Сказать, что ее душа была в смятении, — значит не сказать ничего. Мелиор Мэри была страшно возбуждена и сгорала от нетерпения. У нее не осталось никаких сомнений в том, что она влюблена в Чарльза Эдварда Стюарта, или, по крайней мере, в того человека, каким себе его представляла. Но это приятное возбуждение омрачала мысль о том, что она была старше него на семнадцать лет и, если бы вышла замуж в том возрасте, в каком это делают нормальные девушки, у нее мог быть сын такого, же возраста.
Все следующие часы, за исключением времени сна, Мелиор Мэри провела у зеркала, снова и снова проверяя и убеждаясь, что выглядит по крайней мере лет на двадцать моложе, чем на самом деле. Она заставила свою портниху, несчастную женщину, всю ночь просидеть над новым платьем, и с помощью еще двух девушек-швей к утру наряд был готов.
Еще больше осложнил ситуацию Митчел, пребывающий в странном угрюмом настроении. Он бродил по дому, как привидение, убеждая самого себя, что камни, из которых сделан пол, достойны оказаться под ногами Прионнсы Тиарлэча. А на Мелиор Мэри он бросал только ледяные взгляды. В конце концов ей надоело дурное расположение духа управляющего.
— Что случилось, черт вас подери? Я думала, вы будете на седьмом небе, ожидая нашего гостя, а вы выглядите так, словно кто-то вас оскорбил.
— Не надо грубить, мисси.
— Да вы посмотрите на себя! Почему вы такой надутый?
— Из-за вас и вашей глупости. Вы влюблены в его высочество. Это видят все, потому что ваши чувства написаны у вас на лице.
— Ну и что, пусть даже и так?
— Вы же на семнадцать лет старше его! Да и вообще он принадлежит к королевской семье Стюартов.
— Ни одно из ваших слов не имеет отношения к делу. Он не любит меня и даже не помышляет об этом.
Мелиор Мэри вспомнила взгляд Чарльза Эдварда, когда они были в Большой Зале, — она тогда отвернулась от него. Но перед его невероятным обаянием не могла устоять ни одна женщина, и чаша сия не миновала и ее.
— Но если он и захочет… пофлиртовать со мной, — оправдывалась она, — что здесь такого? Я столько лет никого не любила! Вся любовь и теплота ушли от меня вместе с Мэтью Бенистером. Вам-то что, если я перед смертью еще раз узнаю, что такое счастье? Вы не ревнуете ли, Митчел?

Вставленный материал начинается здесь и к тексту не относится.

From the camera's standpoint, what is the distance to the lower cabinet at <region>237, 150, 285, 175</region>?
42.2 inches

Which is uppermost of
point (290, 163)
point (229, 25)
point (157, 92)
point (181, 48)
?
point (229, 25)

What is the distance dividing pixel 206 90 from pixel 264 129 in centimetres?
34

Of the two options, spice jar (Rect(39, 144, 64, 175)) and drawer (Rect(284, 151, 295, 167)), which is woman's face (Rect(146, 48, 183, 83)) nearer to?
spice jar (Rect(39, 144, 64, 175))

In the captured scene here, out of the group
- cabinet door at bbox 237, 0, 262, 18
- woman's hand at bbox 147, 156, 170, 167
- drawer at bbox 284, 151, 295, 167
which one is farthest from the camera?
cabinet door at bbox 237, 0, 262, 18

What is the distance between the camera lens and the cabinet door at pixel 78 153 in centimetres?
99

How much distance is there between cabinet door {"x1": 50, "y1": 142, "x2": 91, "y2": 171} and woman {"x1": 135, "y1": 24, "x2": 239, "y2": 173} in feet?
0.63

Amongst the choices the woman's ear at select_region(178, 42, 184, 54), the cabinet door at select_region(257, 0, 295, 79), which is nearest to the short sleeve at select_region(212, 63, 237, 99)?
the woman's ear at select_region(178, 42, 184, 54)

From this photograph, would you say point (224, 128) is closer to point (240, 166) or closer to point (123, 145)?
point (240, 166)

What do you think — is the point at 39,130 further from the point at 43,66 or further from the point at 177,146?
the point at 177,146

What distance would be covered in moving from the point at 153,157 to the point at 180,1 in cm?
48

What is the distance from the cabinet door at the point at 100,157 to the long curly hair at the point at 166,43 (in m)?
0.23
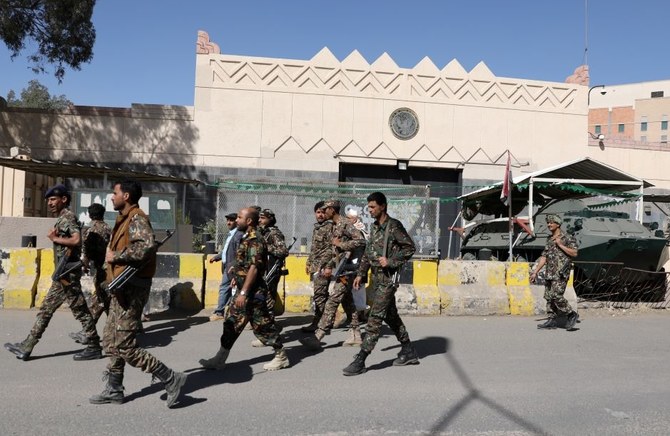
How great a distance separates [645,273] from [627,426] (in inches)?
345

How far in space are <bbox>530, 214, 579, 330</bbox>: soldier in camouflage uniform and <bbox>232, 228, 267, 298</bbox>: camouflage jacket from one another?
5028 mm

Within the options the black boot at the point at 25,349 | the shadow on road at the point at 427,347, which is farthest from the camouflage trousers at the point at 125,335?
the shadow on road at the point at 427,347

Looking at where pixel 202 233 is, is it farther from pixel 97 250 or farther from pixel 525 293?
pixel 97 250

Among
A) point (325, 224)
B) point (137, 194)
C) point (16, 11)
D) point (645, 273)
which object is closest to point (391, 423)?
point (137, 194)

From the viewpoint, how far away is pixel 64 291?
6312 millimetres

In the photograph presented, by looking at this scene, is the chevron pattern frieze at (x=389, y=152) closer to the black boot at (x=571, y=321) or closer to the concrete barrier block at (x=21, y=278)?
the concrete barrier block at (x=21, y=278)

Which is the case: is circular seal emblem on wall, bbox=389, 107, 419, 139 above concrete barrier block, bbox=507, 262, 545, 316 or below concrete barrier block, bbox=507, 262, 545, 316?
above

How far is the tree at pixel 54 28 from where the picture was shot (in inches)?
658

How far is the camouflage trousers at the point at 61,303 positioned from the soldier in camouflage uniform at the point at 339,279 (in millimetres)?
2379

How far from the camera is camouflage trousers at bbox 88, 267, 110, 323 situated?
6.51 meters

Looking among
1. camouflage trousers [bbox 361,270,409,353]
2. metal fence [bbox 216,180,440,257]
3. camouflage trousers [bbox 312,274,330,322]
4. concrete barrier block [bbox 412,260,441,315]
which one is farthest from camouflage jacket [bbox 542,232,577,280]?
camouflage trousers [bbox 361,270,409,353]

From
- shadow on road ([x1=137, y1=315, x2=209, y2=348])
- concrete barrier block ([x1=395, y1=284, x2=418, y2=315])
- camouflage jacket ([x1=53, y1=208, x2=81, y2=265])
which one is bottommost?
shadow on road ([x1=137, y1=315, x2=209, y2=348])

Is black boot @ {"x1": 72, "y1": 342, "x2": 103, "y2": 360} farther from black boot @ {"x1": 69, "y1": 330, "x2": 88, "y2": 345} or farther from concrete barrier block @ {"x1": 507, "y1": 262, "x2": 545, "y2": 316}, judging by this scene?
concrete barrier block @ {"x1": 507, "y1": 262, "x2": 545, "y2": 316}

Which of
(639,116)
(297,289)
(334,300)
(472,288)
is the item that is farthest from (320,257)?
(639,116)
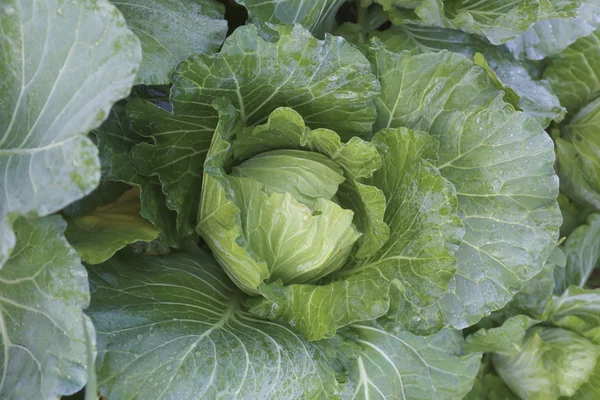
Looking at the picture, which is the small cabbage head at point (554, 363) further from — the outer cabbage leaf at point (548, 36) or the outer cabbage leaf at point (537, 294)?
the outer cabbage leaf at point (548, 36)

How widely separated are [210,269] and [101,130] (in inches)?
13.4

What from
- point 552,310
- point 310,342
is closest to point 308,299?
point 310,342

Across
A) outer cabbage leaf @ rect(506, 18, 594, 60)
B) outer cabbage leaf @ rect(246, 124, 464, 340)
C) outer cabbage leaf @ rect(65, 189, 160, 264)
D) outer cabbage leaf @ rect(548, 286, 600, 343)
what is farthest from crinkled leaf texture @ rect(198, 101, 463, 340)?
outer cabbage leaf @ rect(548, 286, 600, 343)

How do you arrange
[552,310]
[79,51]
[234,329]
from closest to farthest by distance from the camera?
[79,51] → [234,329] → [552,310]

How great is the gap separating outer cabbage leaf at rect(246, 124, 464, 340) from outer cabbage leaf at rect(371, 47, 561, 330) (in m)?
0.09

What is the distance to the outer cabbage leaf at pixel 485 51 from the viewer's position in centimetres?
133

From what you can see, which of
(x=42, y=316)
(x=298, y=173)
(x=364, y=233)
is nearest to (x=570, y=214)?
(x=364, y=233)

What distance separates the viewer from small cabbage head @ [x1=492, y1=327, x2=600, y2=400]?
1.43 metres

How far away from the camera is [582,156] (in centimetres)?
162

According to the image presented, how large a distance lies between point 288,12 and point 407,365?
29.3 inches

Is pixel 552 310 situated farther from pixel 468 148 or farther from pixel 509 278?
pixel 468 148

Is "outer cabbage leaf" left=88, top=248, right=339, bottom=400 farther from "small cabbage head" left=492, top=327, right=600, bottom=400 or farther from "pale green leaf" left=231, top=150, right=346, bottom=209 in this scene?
"small cabbage head" left=492, top=327, right=600, bottom=400

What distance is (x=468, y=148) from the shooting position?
1.07 m

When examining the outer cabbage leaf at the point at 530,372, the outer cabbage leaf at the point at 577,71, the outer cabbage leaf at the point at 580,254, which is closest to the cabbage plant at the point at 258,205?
the outer cabbage leaf at the point at 530,372
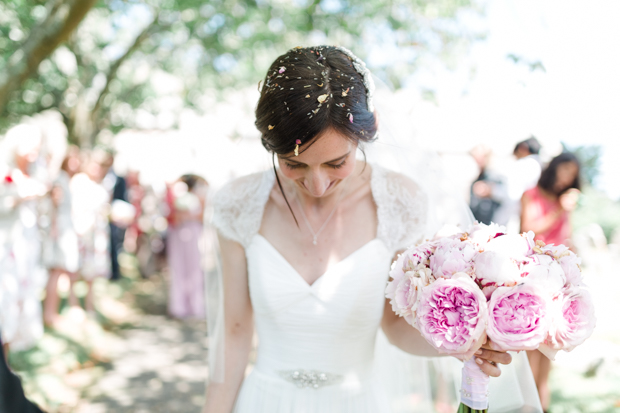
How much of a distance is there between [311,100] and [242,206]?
0.64 m

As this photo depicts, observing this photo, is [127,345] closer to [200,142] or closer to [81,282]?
[81,282]

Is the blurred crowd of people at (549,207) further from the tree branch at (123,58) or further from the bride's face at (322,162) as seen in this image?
the tree branch at (123,58)

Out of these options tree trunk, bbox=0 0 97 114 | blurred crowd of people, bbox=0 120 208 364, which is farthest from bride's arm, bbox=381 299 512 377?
tree trunk, bbox=0 0 97 114

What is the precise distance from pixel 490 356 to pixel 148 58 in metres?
11.5

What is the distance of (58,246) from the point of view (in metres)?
5.98

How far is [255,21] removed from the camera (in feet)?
25.6

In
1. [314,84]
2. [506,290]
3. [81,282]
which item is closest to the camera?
[506,290]

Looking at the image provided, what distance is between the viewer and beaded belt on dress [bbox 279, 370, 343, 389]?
1938 millimetres

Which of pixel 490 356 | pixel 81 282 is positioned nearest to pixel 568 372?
pixel 490 356

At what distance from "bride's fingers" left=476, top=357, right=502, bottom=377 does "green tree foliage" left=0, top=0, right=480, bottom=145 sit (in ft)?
13.7

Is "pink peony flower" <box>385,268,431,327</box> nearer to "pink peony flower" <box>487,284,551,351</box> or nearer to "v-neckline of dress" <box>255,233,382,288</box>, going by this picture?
"pink peony flower" <box>487,284,551,351</box>

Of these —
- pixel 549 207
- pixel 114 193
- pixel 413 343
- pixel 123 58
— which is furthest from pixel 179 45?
pixel 413 343

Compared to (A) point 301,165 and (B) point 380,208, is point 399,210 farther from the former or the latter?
(A) point 301,165

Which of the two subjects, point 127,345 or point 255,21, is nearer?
point 127,345
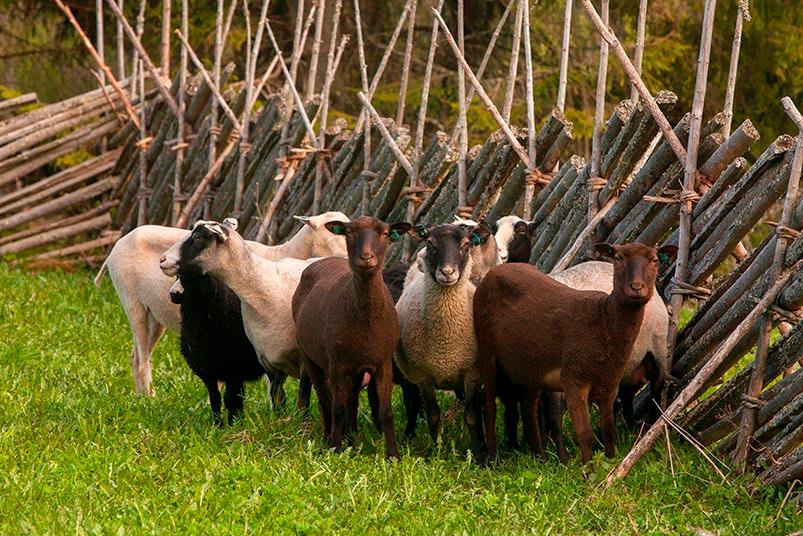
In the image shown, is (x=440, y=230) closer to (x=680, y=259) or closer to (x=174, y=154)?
(x=680, y=259)

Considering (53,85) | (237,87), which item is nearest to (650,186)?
(237,87)

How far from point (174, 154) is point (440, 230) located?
7.24 metres

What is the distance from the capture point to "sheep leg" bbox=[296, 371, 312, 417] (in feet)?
25.0

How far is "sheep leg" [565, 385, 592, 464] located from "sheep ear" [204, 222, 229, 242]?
2.21 meters

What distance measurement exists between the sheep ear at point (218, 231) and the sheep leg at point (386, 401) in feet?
4.14

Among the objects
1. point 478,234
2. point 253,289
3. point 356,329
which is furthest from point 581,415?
point 253,289

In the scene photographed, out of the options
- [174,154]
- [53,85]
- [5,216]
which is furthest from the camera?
[53,85]

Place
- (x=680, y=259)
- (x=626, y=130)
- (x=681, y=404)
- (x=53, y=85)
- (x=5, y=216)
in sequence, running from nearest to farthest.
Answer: (x=681, y=404)
(x=680, y=259)
(x=626, y=130)
(x=5, y=216)
(x=53, y=85)

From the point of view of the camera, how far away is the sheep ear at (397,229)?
6832mm

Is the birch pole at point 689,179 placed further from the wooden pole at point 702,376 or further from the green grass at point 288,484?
the green grass at point 288,484

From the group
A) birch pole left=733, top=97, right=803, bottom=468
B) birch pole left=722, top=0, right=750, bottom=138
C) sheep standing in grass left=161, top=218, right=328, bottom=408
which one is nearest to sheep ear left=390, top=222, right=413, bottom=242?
sheep standing in grass left=161, top=218, right=328, bottom=408

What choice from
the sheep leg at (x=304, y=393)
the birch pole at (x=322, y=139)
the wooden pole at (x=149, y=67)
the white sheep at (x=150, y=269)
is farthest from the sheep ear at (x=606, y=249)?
the wooden pole at (x=149, y=67)

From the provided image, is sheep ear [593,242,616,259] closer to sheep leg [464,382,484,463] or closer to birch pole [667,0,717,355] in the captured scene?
birch pole [667,0,717,355]

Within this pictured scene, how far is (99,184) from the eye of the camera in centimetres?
1494
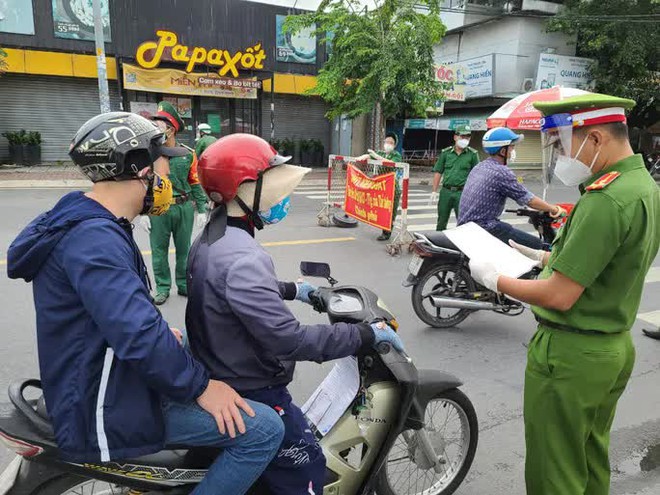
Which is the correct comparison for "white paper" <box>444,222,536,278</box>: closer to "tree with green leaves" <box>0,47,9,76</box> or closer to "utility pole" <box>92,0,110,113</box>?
"utility pole" <box>92,0,110,113</box>

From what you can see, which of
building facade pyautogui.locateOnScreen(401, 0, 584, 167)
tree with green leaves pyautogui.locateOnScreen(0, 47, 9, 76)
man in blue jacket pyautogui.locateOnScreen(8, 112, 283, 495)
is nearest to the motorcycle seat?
man in blue jacket pyautogui.locateOnScreen(8, 112, 283, 495)

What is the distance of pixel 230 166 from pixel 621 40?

— Вы же знаете, что это именно так, — раздраженно ответил тот. — Я всю свою жизнь посвятил вам и вашему благополучию, мисси. Я отбросил прочь желание, которое вы возбуждали во мне, и чувствовал себя мужчиной только наполовину. А теперь вы хотите, чтобы я сидел и спокойно наблюдал, как вы делаете из себя дуру? А из принца — дурака! Я не желаю участвовать в этом!
— И что же вы собираетесь делать?
— Сегодня же уеду из Саттона. О, не надо так вздрагивать! Возможно, я стар, но вы во всей округе не отыщете лучшего управляющего и слуги. Найду где-нибудь работу, не беспокойтесь.